→ **Aim**
Send back the entries below exactly as they appear.

→ **Material supplied**
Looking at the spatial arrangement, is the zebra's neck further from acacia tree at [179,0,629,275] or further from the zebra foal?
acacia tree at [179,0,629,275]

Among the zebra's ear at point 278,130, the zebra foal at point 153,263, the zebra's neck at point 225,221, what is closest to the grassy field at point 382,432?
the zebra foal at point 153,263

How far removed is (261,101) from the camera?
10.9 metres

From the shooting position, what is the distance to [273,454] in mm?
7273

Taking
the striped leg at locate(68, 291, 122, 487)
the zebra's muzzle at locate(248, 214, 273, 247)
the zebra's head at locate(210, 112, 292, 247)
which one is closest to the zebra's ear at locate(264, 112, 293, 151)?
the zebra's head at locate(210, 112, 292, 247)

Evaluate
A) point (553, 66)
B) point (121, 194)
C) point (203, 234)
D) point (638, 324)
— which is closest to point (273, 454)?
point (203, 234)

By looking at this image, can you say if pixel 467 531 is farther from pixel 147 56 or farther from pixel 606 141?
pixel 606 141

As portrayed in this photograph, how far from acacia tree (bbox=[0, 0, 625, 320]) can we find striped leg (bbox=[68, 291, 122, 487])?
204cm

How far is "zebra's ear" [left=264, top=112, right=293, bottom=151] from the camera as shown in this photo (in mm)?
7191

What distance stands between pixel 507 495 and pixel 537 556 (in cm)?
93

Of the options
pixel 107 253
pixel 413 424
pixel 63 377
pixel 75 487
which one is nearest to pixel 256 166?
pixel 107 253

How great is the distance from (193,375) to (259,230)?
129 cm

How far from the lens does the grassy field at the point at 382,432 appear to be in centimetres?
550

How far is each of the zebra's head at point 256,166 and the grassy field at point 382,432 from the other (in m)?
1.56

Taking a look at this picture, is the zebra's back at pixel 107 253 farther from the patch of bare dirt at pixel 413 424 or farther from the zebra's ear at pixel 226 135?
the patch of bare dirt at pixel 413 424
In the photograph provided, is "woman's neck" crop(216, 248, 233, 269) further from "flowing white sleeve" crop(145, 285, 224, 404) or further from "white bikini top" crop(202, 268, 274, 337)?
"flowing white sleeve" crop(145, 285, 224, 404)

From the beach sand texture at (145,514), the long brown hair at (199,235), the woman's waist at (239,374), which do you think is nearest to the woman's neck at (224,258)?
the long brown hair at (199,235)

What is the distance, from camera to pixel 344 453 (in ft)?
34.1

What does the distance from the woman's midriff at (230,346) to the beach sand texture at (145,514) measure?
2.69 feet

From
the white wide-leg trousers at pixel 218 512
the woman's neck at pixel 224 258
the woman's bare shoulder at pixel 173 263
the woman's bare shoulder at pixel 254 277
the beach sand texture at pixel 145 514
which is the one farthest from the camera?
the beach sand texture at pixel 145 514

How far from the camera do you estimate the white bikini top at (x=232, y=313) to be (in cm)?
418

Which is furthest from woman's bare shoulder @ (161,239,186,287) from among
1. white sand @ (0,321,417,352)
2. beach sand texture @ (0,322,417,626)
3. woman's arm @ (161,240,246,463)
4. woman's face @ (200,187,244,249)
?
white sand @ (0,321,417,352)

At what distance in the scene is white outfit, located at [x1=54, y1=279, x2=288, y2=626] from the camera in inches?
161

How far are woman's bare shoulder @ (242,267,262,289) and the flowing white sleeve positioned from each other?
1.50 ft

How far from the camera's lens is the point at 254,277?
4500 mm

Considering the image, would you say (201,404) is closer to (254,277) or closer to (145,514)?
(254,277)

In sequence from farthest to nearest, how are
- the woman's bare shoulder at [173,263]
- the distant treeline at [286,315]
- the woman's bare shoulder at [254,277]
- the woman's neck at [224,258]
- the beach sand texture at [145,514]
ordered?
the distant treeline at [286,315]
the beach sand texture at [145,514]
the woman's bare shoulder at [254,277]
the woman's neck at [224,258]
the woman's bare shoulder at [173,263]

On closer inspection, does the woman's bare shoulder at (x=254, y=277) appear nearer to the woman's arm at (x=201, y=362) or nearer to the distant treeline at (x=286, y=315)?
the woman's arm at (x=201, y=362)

→ **Expected answer**
Looking at the spatial arrangement, is the zebra's neck further from acacia tree at [179,0,629,275] or further from the zebra foal?
acacia tree at [179,0,629,275]

Among the zebra's ear at point 278,130, the zebra foal at point 153,263, the zebra's neck at point 225,221, what is closest to the grassy field at point 382,432?
the zebra foal at point 153,263

How far removed is (261,101) from the camera?
10.9 metres

From the shooting position, what is the distance to [273,454] in mm?
7273

Taking
the striped leg at locate(68, 291, 122, 487)
the zebra's muzzle at locate(248, 214, 273, 247)
the zebra's head at locate(210, 112, 292, 247)
which one is closest to the zebra's ear at locate(264, 112, 293, 151)?
the zebra's head at locate(210, 112, 292, 247)

Evaluate
A) point (553, 66)
B) point (121, 194)
C) point (203, 234)
D) point (638, 324)
— which is closest to point (273, 454)?
point (203, 234)

By looking at this image, can you say if pixel 467 531 is farther from pixel 147 56 or farther from pixel 606 141?
pixel 606 141

As portrayed in this photograph, how far from acacia tree (bbox=[0, 0, 625, 320]) can we find striped leg (bbox=[68, 291, 122, 487])?
204cm

How far is "zebra's ear" [left=264, top=112, right=293, bottom=151] from the camera as shown in this photo (in mm)?
7191

What distance stands between pixel 507 495 and pixel 537 556 (in cm)?
93

Of the options
pixel 107 253
pixel 413 424
pixel 63 377
pixel 75 487
which one is nearest to pixel 256 166?
pixel 107 253

How great is the distance from (193,375) to (259,230)?
129 cm

How far from the lens does the grassy field at the point at 382,432 appear to be in centimetres?
550

How far is each of the zebra's head at point 256,166 and the grassy field at point 382,432 from the other (in m)?
1.56

Taking a look at this picture, is the zebra's back at pixel 107 253 farther from the patch of bare dirt at pixel 413 424 or farther from the zebra's ear at pixel 226 135?
the patch of bare dirt at pixel 413 424
In the photograph provided, is "woman's neck" crop(216, 248, 233, 269) further from "flowing white sleeve" crop(145, 285, 224, 404) or further from "white bikini top" crop(202, 268, 274, 337)?
"flowing white sleeve" crop(145, 285, 224, 404)

From the beach sand texture at (145,514), the long brown hair at (199,235), the woman's waist at (239,374), which do you think is nearest to the woman's neck at (224,258)?
the long brown hair at (199,235)

What is the distance, from camera to pixel 344 453 (in ft)?
34.1

What does the distance from the woman's midriff at (230,346) to the beach sand texture at (145,514) measure?
2.69 feet

From
the white wide-leg trousers at pixel 218 512
the woman's neck at pixel 224 258
the woman's bare shoulder at pixel 173 263
the woman's bare shoulder at pixel 254 277
the beach sand texture at pixel 145 514
which is the one farthest from the camera?
the beach sand texture at pixel 145 514

How far from the camera do you estimate the white bikini top at (x=232, y=313) to be (in cm)?
418

Which is furthest from woman's bare shoulder @ (161,239,186,287) from among
1. white sand @ (0,321,417,352)
2. beach sand texture @ (0,322,417,626)
3. woman's arm @ (161,240,246,463)
4. woman's face @ (200,187,244,249)
?
white sand @ (0,321,417,352)

At what distance in the scene is white outfit, located at [x1=54, y1=279, x2=288, y2=626] from the camera in inches?
161

How far are woman's bare shoulder @ (242,267,262,289) and the flowing white sleeve positioned from each other?
1.50 ft

How far from the camera's lens is the point at 254,277?
4500 mm

Considering the image, would you say (201,404) is closer to (254,277) or closer to (145,514)?
(254,277)

In sequence from farthest to nearest, how are
- the woman's bare shoulder at [173,263]
- the distant treeline at [286,315]
- the woman's bare shoulder at [254,277]
- the woman's neck at [224,258]
- the beach sand texture at [145,514]
ordered?
the distant treeline at [286,315]
the beach sand texture at [145,514]
the woman's bare shoulder at [254,277]
the woman's neck at [224,258]
the woman's bare shoulder at [173,263]

On closer inspection, does the woman's bare shoulder at (x=254, y=277) appear nearer to the woman's arm at (x=201, y=362) or nearer to the distant treeline at (x=286, y=315)?
the woman's arm at (x=201, y=362)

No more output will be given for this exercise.